• **SELECTED PASSAGE**:

1966: Very rare for a Pops performance to start with some close-up flautism. Laying waste to all ideas of vocal projection, Manfred Mann's Paul Jones chooses to sit at the back. No wonder he gets swallowed whole.
1977: David Bowie actually in the studio with big flappy cuffs, and while Tony Visconti joined him to play bass and direct the orchestral troops I'm pretty sure that's not Robert Fripp on guitar. Tina Charles has adopted the hair flick of the day but has to share the stage with what looks like a white grand piano that's in the process of being taken apart. Showaddywaddy start in a group hug - where is the camera exactly? - before Dave Bartram disappears into the throng and comes up wearing someone's tinfoil-covered stovepipe hat which appears to have 'VOTE FONZIE' written large on one side.
1983: A month after their debut, Howard Jones and Jed are progressing in confidence. The latter has a full set of routines, not just chain rattling, and has a camera to eventually work off, while the former has found the way to get the audience to sing along. It's no good still looking inscrutable, Gary Numan, if your band has a free soloing saxophonist and you're having to play scratchy rhythm guitar over some clanking.

• **DATASET ENTRIES**:
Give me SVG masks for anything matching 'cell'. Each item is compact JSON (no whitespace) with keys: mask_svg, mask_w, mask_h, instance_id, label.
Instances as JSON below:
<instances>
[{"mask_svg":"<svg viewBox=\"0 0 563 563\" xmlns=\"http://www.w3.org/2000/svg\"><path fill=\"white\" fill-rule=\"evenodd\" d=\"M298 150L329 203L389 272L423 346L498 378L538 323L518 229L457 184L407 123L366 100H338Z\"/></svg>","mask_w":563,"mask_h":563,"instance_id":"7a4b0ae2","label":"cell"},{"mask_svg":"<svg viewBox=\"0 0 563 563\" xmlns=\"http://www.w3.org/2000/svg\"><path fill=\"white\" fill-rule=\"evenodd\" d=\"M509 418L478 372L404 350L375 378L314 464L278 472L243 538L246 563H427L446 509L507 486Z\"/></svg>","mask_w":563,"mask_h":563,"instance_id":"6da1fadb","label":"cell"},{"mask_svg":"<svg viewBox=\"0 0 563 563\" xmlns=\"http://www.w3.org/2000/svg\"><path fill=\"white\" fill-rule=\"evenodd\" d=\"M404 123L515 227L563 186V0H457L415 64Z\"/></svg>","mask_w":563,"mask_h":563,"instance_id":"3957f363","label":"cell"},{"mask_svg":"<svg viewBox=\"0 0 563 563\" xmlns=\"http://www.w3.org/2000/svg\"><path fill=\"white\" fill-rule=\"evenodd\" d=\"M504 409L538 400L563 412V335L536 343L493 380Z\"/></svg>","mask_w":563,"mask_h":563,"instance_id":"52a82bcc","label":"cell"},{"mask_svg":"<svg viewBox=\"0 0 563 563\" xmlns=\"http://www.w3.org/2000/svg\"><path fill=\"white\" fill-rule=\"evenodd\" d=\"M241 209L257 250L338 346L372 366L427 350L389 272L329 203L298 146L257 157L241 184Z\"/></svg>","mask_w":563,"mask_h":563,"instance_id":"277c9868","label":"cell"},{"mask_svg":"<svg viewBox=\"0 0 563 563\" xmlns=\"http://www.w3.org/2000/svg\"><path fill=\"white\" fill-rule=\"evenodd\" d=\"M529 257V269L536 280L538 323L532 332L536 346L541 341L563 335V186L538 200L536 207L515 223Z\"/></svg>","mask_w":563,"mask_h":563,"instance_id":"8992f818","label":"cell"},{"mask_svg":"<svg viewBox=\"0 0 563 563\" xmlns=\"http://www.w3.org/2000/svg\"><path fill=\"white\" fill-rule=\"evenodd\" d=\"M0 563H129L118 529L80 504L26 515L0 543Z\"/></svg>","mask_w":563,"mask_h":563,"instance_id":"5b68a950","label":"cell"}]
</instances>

• **BRIEF**:
Copy the performance notes word for word, from "1966: Very rare" to "gets swallowed whole.".

• **OUTPUT FOR THIS EXERCISE**:
1966: Very rare for a Pops performance to start with some close-up flautism. Laying waste to all ideas of vocal projection, Manfred Mann's Paul Jones chooses to sit at the back. No wonder he gets swallowed whole.